A message to homebuyers anxious about rising interest rates on home loans: relax. You’re not going to miss out on today’s superlow mortgage rates if you’re just now starting to search for your dream home in the Bay Area. (Or that getaway ski home in the Lake Tahoe/Truckee region.)
Recent analysis and crystal-ball gazing by economists has generally put off a rate increase until mid-December at the earliest, and quite possibly not until March 2016. The next meeting of the Federal Reserve’s Federal Open Markets Committee is scheduled for Dec. 15-16, and Fed Chairwoman Janet Yellen has made it clear she will give the markets plenty of time to adjust to the change. If the global economy doesn’t improve markedly by December, March is a more likely date for a rate hike.
And even when rates do increase, they will crawl higher, not jump.

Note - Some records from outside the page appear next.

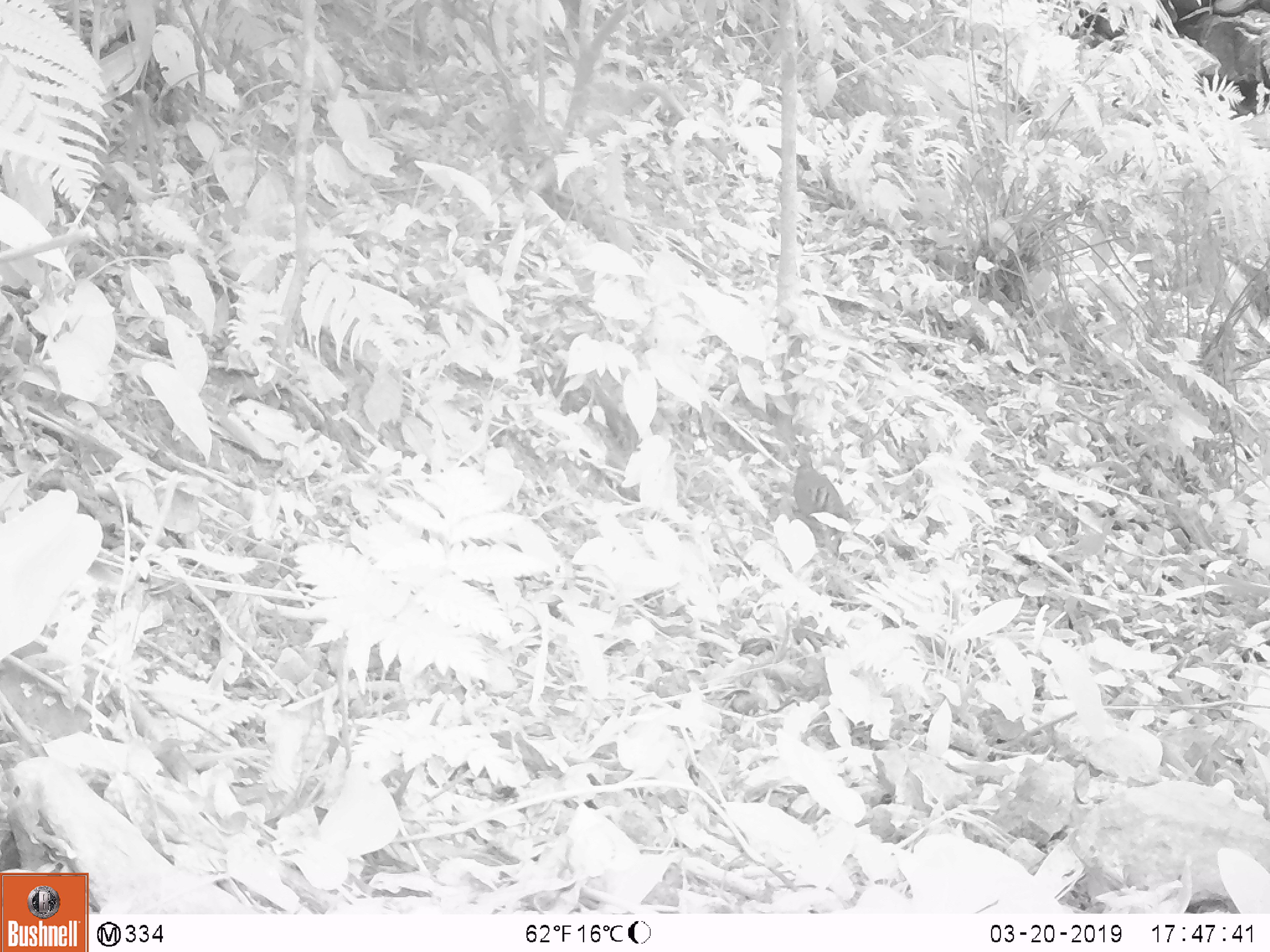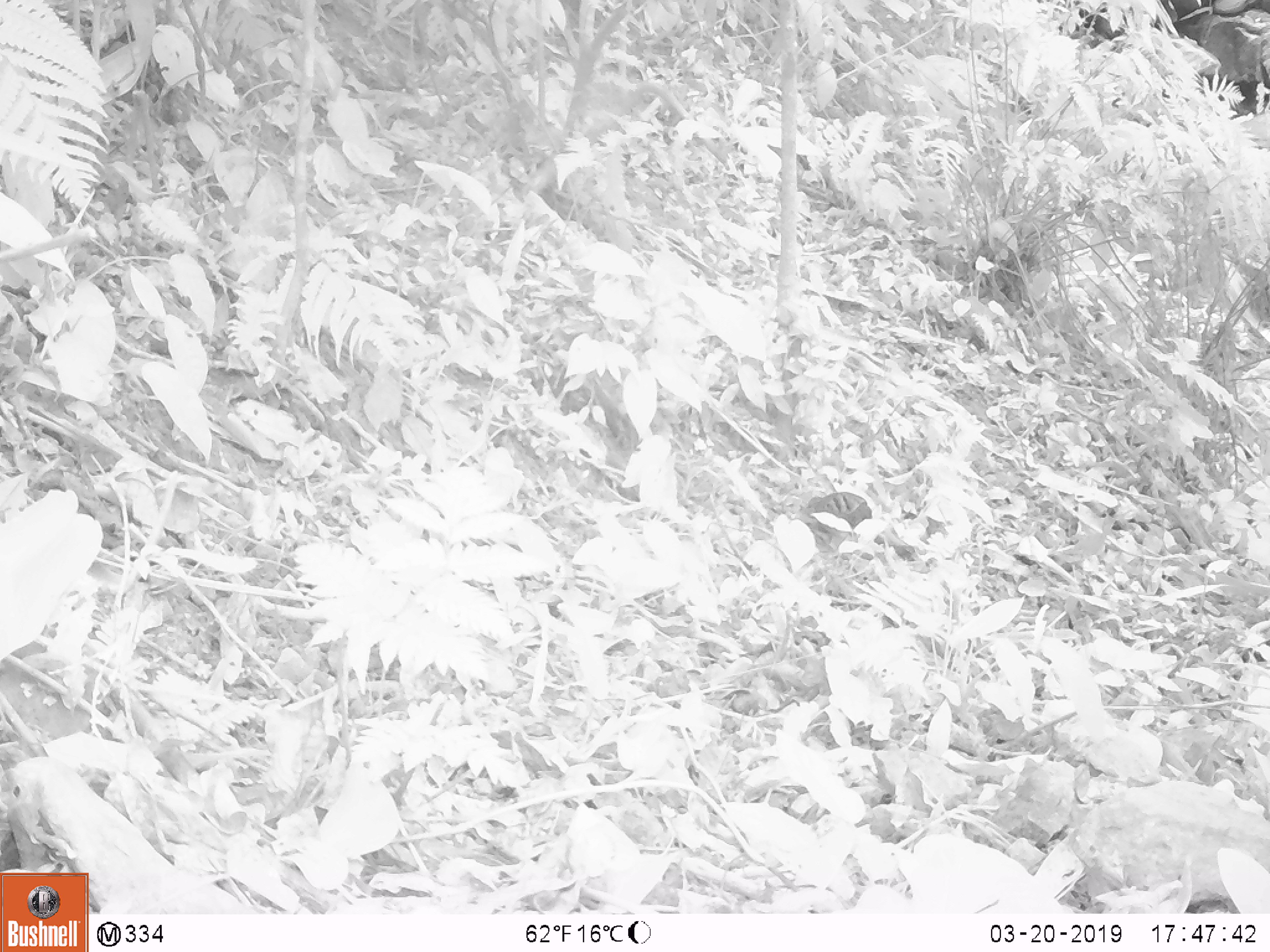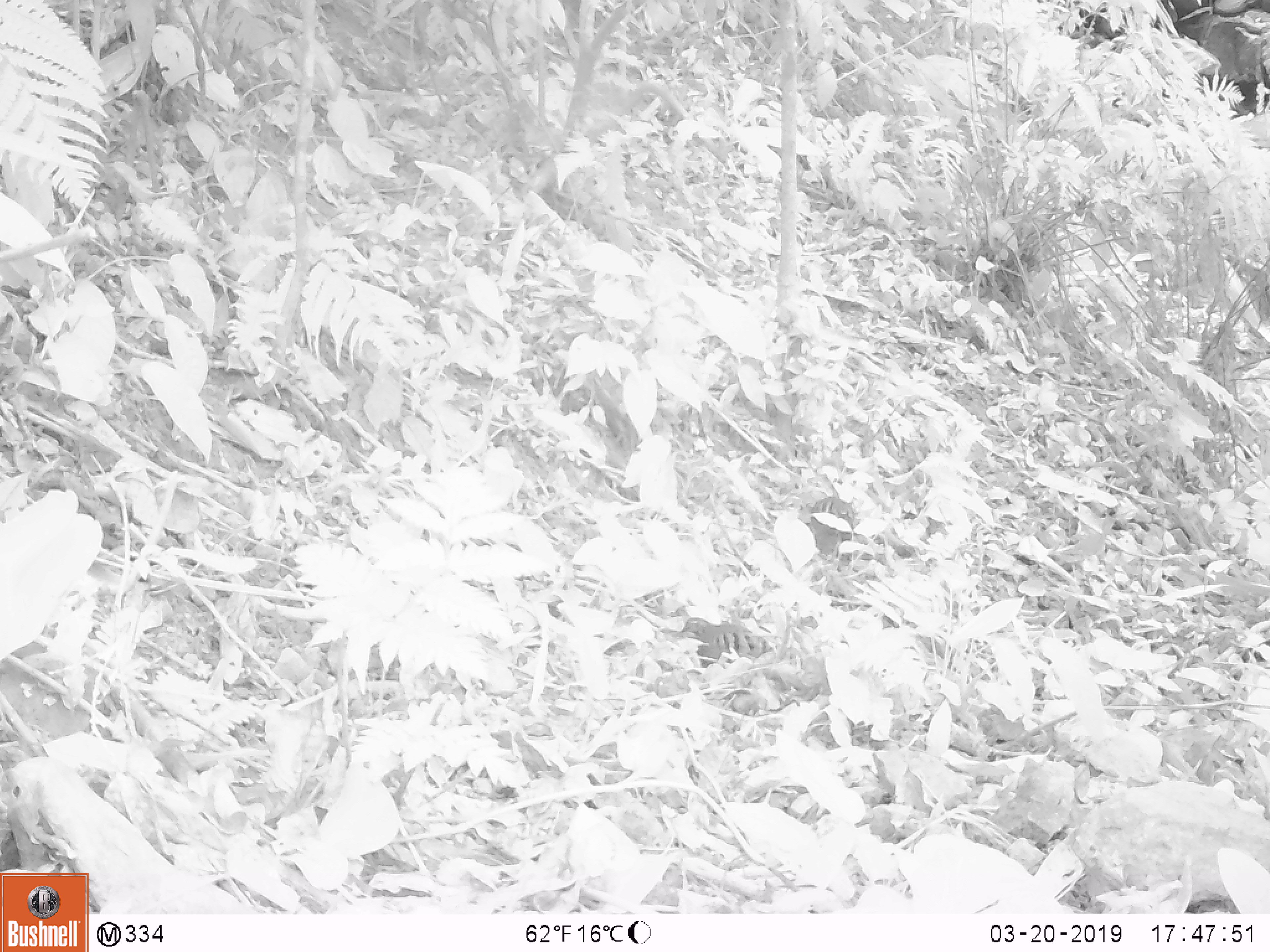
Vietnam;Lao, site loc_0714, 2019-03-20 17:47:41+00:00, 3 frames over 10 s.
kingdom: Animalia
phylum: Chordata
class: Aves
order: Galliformes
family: Phasianidae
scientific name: Phasianidae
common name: partridge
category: unidentified partridge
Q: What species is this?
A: Unidentified partridge (partridge) (Phasianidae).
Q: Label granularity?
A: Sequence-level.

The Bay Area’s Yellen — remember, she was head of the San Francisco Federal Reserve Bank before taking the top job — has said that future interest-rate increases will be gradual, no more than 1 percentage point a year. And perhaps much less: Jonathan Smoke, chief economist for Realtor.com, told The New York Times that he expects to see a gradual increase in interest rates totaling no more than half a percentage point over a 12-month period.
That means that today’s interest rates will still be a bargain by historical standards. And that will help make homes in the Bay Area and across Northern California much more affordable over the life of a mortgage than their price tags suggest.
Interest rates on a 30-year, fixed-rate mortgage averaged 3.85 percent last week and have been largely unchanged for more than a month, according to Freddie Mac’s weekly rate survey. Fifteen-year mortgages were at 3.07 percent last week, with five-year adjustable-rate mortgages at 2.91 percent and one-year ARMs at 2.53 percent.
It’s worth noting that mortgage rates in Western states lately have been lower than the national average. Freddie Mac said the average 30-year FRM in the West was 3.80 percent, compared with 3.82 percent in the North-Central U.S., 3.87 percent in the Northeast, 3.89 percent in the Southeast, and 3.90 percent in the Southwest.
The bottom line: Talk to your real estate professional, start scoping out desirable neighborhoods, and get started on a preapproved home loan. But don’t forget to stop and smell the roses in your new backyard.